Four Principles of Transition post Travel

Returning home from an international trip with a confused and exhausted baby is both a joy filled occasion and one wrought with stress. Here are a few simple tips to ease your transition after travel from the completion of an international adoption


1. Surrender your schedule.

Instead of finding routine in your daily schedule, find routine in normal daily activities. For example, my husband takes our son out for breakfast on Saturdays. This was an easy activity which did not require our daughter, whose internal clock was completely out of whack, to fall into our old routine. Choose one activity like this per day. It gives you the basis for finding consistency.

2. Ease into work.

My husband took 2 additional days off or a Thursday and Friday, so there were five additional days to recover. This might sound like common sense, but it is worth mentioning. I personally have returned to work the day after an international trip. We did not have children at the time, so I cannot imagine having a newly adopted child, in this situation. I outsource writing projects, and I did not agree to complete any new projects for the first few weeks home.

3. Bar the door.

Family and friends are elated you are home, and if given the chance will stop in to visit. And why wouldn’t they? After all, you have just come home with a beautiful child! Communicate your expectations about visitors prior to travel. I am lucky. Our families are very respectful. If you sense this might be an issue with family and friends have a conversation prior to traveling. Communication was not my strong suite after hours on a plane and having experienced something as profound as the adoption of our daughter. Let people know your expectations, and educate family and friends.
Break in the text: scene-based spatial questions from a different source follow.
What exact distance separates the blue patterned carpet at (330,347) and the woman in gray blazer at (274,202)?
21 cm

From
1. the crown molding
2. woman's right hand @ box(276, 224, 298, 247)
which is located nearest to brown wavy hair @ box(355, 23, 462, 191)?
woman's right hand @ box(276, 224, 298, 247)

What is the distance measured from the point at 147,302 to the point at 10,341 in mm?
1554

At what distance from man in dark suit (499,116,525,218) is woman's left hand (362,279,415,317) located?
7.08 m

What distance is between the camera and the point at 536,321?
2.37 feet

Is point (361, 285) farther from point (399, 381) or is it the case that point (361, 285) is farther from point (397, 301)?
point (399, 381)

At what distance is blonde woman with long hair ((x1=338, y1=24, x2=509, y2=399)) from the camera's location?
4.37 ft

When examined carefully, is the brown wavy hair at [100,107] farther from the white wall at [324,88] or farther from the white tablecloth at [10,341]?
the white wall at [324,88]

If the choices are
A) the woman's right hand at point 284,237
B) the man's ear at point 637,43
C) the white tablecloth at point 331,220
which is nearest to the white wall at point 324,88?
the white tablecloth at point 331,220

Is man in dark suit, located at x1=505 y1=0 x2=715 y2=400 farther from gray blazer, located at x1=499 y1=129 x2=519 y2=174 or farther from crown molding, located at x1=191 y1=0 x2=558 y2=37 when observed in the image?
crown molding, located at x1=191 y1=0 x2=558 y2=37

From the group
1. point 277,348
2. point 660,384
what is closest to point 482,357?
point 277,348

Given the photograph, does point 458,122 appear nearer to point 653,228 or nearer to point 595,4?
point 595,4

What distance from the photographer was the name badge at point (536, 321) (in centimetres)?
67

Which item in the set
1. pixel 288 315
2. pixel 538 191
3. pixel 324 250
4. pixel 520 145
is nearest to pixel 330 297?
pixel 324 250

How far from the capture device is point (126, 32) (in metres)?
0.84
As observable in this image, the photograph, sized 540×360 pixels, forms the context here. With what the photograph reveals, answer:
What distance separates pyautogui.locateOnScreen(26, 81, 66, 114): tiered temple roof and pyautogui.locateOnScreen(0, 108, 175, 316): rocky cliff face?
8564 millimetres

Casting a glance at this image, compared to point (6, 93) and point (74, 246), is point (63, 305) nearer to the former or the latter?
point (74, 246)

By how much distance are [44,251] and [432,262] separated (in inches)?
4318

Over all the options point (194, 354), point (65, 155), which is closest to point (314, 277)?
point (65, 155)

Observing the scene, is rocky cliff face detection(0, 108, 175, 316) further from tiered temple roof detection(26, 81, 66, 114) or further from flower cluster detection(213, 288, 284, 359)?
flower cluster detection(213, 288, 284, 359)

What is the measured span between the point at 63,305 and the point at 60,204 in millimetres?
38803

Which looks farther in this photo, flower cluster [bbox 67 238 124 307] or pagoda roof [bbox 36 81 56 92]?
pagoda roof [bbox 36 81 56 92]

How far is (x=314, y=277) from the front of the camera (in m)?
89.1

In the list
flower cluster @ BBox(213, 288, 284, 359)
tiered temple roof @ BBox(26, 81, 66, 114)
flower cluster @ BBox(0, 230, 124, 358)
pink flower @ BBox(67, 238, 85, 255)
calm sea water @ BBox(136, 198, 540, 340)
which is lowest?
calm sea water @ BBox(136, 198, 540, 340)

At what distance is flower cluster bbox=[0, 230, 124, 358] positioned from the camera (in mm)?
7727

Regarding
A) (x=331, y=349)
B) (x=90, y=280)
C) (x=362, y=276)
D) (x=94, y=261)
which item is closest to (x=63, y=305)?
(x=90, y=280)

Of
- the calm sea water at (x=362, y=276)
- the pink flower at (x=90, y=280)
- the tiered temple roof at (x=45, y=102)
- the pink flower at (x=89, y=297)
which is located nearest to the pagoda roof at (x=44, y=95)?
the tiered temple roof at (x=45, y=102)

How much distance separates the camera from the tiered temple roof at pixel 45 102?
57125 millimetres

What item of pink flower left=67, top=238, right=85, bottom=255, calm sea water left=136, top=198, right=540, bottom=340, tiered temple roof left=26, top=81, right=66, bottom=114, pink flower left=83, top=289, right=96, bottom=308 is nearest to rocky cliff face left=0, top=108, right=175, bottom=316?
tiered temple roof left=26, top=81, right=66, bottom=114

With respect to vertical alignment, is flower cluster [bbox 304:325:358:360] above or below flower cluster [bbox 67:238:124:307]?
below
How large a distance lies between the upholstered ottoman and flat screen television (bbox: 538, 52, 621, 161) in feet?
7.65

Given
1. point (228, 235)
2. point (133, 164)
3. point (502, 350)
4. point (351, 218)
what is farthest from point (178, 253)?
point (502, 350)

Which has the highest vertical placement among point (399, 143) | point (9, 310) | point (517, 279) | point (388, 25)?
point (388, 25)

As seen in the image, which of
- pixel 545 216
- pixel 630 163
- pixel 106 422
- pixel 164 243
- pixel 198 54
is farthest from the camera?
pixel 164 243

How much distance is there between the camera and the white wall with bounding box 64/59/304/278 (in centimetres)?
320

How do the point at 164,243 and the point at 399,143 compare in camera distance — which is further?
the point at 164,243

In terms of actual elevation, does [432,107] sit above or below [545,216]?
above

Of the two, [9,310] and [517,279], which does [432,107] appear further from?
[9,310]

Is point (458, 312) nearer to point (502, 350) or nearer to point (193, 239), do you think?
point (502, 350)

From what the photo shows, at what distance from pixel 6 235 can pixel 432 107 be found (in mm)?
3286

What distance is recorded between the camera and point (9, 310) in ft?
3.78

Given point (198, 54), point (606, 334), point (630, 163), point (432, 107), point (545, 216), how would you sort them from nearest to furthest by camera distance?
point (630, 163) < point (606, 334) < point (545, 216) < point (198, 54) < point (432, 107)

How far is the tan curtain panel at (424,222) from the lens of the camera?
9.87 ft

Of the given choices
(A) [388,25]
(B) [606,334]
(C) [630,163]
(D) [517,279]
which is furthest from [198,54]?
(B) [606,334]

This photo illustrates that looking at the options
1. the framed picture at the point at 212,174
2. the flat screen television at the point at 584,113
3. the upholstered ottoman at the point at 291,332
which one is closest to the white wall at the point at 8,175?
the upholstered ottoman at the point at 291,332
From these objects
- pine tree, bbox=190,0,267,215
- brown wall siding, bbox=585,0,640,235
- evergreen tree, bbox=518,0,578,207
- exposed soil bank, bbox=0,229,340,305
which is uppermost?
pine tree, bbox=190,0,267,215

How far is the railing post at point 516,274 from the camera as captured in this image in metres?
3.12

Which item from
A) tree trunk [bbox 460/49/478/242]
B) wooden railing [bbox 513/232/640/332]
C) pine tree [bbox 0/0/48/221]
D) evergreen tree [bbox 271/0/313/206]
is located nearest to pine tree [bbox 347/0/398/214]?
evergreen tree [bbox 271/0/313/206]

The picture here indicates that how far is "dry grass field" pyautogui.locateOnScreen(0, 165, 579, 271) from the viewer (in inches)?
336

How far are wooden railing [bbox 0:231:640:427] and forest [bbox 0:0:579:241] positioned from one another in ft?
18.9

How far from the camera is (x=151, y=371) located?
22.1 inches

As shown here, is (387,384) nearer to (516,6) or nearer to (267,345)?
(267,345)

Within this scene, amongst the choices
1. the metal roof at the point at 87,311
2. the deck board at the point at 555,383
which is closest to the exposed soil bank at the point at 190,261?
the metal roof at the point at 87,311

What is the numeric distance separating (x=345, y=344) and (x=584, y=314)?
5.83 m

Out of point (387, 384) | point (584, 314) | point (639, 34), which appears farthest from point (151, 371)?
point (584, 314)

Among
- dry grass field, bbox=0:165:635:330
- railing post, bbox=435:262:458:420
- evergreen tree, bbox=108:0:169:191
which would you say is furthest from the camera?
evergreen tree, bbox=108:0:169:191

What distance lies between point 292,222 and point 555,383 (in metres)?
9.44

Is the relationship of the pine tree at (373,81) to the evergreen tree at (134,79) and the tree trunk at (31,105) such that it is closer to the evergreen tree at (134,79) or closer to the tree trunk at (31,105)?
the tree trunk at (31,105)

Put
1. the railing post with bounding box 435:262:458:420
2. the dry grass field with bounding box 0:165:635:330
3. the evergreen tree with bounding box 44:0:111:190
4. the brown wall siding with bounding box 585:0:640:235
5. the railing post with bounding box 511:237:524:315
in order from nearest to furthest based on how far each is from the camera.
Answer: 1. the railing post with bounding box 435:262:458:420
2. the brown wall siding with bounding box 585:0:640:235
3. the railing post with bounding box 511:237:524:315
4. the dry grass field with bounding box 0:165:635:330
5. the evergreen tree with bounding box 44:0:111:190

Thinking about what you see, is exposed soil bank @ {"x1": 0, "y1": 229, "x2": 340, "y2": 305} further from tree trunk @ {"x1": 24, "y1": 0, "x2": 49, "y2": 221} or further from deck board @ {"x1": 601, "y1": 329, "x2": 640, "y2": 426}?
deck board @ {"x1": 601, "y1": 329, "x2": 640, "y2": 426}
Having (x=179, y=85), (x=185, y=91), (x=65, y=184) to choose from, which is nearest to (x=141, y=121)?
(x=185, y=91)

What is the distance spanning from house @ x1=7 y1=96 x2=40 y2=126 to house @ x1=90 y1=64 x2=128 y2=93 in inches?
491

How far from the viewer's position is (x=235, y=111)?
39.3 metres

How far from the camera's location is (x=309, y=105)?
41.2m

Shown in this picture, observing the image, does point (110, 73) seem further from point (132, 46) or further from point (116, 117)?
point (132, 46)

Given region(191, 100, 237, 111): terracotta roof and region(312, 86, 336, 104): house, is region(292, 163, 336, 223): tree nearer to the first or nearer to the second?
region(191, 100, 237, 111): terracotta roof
4. Avoid making assumptions about your child’s behavior.

Our daughter functioned well, given the circumstances. However, thinking back on her behavior, I know it was a very stressful emotional period. Do not draw conclusions on your child’s behavior based on the first few months home. I parallel the experience to being dropped on Mars. I found it best to journal daily. When it was a rough day, I looked back and read about our daughter, giving me the opportunity to see her progress.